Bilan

L'année 2016 s'annonce difficile pour l'économie russe

Le ministre russe des Finances Anton Silouanov a averti mercredi que l'année 2016 s'annonçait difficile pour l'économie russe, déjà en récession.

M. Silouanov a estimé que le baril pourrait rester autour de 40 dollars en moyenne l'année prochaine et que des mesures de "consolidation des dépenses" et "privatisations" étaient prêtes à être intégrées au budget début 2016.

Crédits: AFP

Le ministre russe des Finances Anton Silouanov a averti mercredi que l'année 2016 s'annonçait difficile pour l'économie russe, déjà en récession, vu l'ampleur prise récemment par la chute des cours du pétrole, forçant Moscou à des mesures d'économie et privatisations.

Un an après avoir subi sa pire chute en 15 ans, le rouble a de nouveau connu un mois de décembre noir, tombant mercredi, dernier jour de cotation de l'année, à son plus bas niveau de l'année face au dollar, reflétant la fragilité de la situation.

"L'année prochaine ne sera pas simple", a reconnu M. Silouanov à la télévision publique russe. "Les dernières prévisions montrent que les prix de nos principales exportations pourraient être plus bas que prévu", a-t-il expliqué.

La Russie tire plus de la moitié de ses revenus budgétaires de ses exportations des hydrocarbures. Ses prévisions économiques pour 2016 ont été bâties sur un baril à 50 dollars, contre autour de 37 dollars mercredi à Londres.

M. Silouanov a estimé que le baril pourrait rester autour de 40 dollars en moyenne l'année prochaine et que des mesures de "consolidation des dépenses" et "privatisations" étaient prêtes à être intégrées au budget début 2016.

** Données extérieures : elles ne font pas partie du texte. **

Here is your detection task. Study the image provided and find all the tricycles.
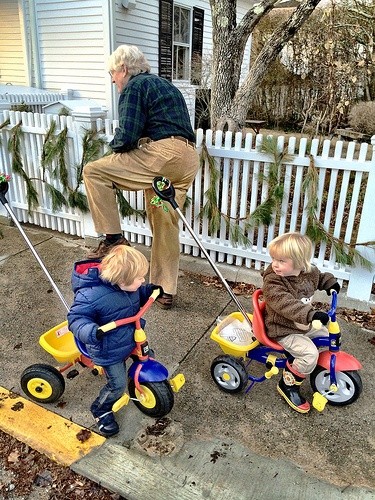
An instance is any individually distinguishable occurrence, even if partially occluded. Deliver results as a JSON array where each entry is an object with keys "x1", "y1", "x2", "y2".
[
  {"x1": 209, "y1": 289, "x2": 362, "y2": 412},
  {"x1": 20, "y1": 289, "x2": 186, "y2": 417}
]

L'objectif fixé par le président Vladimir Poutine est de maintenir le déficit à 3% du PIB l'an prochain contre 2,8% à 2,9% cette année, selon M. Silouanov.

L'effondrement du marché pétrolier, ajouté aux sanctions liées à la crise ukrainienne, a plongé la Russie dans une profonde récession.

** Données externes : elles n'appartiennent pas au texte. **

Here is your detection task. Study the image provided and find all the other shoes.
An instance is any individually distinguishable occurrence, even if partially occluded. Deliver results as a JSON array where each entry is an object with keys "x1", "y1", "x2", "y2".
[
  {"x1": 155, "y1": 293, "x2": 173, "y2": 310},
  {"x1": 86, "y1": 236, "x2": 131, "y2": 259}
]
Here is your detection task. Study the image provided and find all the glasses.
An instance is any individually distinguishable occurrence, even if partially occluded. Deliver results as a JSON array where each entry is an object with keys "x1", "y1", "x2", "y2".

Face à la crise, le gouvernement a procédé à d'importantes réductions d'effectifs dans l'administration ou le secteur de la santé pour consacrer ses efforts sur le soutien des secteurs en difficulté (banques, construction, automobile...).

Le gouvernement prévoit pour l'instant un rebond de 0,7% du PIB l'année prochaine après une chute estimée à 3,7% cette année. Mais la banque centrale estime que si les cours du pétrole restent à 40 dollars toute l'année prochaine, le PIB chutera de plus de 2% et le président Vladimir Poutine a prévenu qu'il fallait se préparer à "tous les scénarios".